Can you reproduce the part of the records that opens with the line containing "Informed by the" and closes with the line containing "Answer: [334,146] < [601,77] < [58,68]", substituting "distance from the viewer" for "camera distance" and leaving everything else unchanged?

====== ENTRIES SHOWN ======

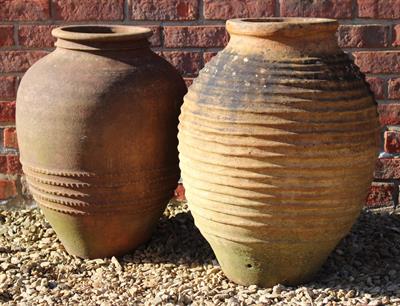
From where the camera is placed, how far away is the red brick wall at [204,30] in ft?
11.5

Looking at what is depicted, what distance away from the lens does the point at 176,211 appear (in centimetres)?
373

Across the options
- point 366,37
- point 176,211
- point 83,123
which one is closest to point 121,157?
point 83,123

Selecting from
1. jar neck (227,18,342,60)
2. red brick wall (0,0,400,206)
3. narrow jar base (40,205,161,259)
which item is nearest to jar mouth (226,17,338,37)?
jar neck (227,18,342,60)

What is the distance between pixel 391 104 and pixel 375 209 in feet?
1.62

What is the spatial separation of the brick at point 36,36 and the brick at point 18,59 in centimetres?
4

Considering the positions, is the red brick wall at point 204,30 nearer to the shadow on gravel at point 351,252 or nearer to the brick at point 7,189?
the shadow on gravel at point 351,252

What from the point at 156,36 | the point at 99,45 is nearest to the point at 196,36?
the point at 156,36

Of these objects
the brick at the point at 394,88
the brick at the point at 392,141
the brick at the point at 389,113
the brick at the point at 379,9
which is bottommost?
the brick at the point at 392,141

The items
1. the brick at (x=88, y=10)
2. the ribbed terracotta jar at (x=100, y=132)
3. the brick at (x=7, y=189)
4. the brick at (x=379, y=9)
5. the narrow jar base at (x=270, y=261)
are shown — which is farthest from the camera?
the brick at (x=7, y=189)

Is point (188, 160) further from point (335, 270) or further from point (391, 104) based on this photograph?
point (391, 104)

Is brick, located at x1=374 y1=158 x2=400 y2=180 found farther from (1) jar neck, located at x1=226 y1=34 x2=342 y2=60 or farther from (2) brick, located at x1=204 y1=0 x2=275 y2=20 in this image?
(1) jar neck, located at x1=226 y1=34 x2=342 y2=60

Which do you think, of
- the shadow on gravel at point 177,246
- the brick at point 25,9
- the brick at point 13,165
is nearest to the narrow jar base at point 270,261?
the shadow on gravel at point 177,246

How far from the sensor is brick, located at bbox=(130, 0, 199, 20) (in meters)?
→ 3.56

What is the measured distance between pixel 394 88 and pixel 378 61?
140 mm
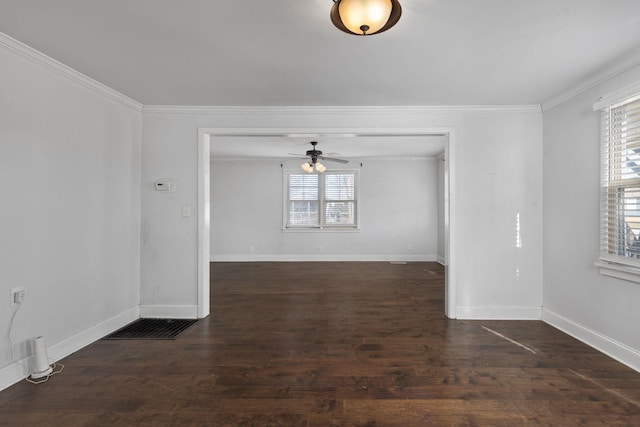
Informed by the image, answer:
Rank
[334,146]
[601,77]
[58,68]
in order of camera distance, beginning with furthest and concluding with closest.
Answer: [334,146] < [601,77] < [58,68]

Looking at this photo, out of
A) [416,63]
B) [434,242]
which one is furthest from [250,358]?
[434,242]

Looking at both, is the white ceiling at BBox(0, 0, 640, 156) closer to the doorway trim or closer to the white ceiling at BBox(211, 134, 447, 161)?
the doorway trim

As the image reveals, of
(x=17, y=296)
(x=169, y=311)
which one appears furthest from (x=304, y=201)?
(x=17, y=296)

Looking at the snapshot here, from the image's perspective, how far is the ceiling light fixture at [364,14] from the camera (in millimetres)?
1414

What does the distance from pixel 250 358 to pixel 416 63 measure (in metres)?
2.79

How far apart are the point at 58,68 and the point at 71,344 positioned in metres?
2.34

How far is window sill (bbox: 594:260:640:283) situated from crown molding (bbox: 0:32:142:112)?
4868 mm

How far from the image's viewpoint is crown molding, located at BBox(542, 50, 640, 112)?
230 cm

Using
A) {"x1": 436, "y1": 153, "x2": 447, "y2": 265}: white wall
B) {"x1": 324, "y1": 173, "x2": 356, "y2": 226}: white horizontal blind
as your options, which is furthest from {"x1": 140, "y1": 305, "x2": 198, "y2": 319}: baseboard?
{"x1": 436, "y1": 153, "x2": 447, "y2": 265}: white wall

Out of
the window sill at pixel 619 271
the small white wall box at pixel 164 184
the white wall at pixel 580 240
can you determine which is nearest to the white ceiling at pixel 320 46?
the white wall at pixel 580 240

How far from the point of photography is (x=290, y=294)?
175 inches

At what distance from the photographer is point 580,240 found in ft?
9.43

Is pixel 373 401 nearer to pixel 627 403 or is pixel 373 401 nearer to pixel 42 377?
pixel 627 403

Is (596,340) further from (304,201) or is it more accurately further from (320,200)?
(304,201)
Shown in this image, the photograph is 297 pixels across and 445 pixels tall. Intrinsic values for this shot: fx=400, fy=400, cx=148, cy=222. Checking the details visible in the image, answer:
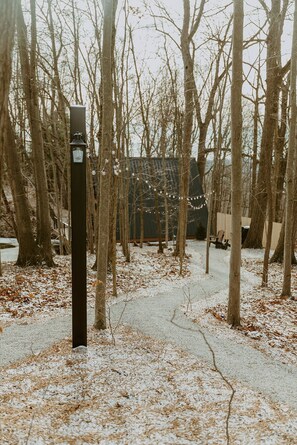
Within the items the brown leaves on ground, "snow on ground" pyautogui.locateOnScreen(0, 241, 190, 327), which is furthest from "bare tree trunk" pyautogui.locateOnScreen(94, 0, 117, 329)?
the brown leaves on ground

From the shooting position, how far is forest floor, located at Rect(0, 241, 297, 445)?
143 inches

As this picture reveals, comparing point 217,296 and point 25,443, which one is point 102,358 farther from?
point 217,296

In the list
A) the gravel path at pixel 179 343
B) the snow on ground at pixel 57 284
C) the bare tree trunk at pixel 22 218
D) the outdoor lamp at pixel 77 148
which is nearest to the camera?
the gravel path at pixel 179 343

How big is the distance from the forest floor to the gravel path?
0.56 feet

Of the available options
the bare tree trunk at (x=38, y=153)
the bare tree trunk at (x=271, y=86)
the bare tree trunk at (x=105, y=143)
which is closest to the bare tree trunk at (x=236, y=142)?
the bare tree trunk at (x=105, y=143)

======

● REPLY
Informed by the image, answer:
Rank
[334,146]
[601,77]
[58,68]
in order of distance from the viewer, beginning with furthest and concluding with closest.
Answer: [334,146] < [601,77] < [58,68]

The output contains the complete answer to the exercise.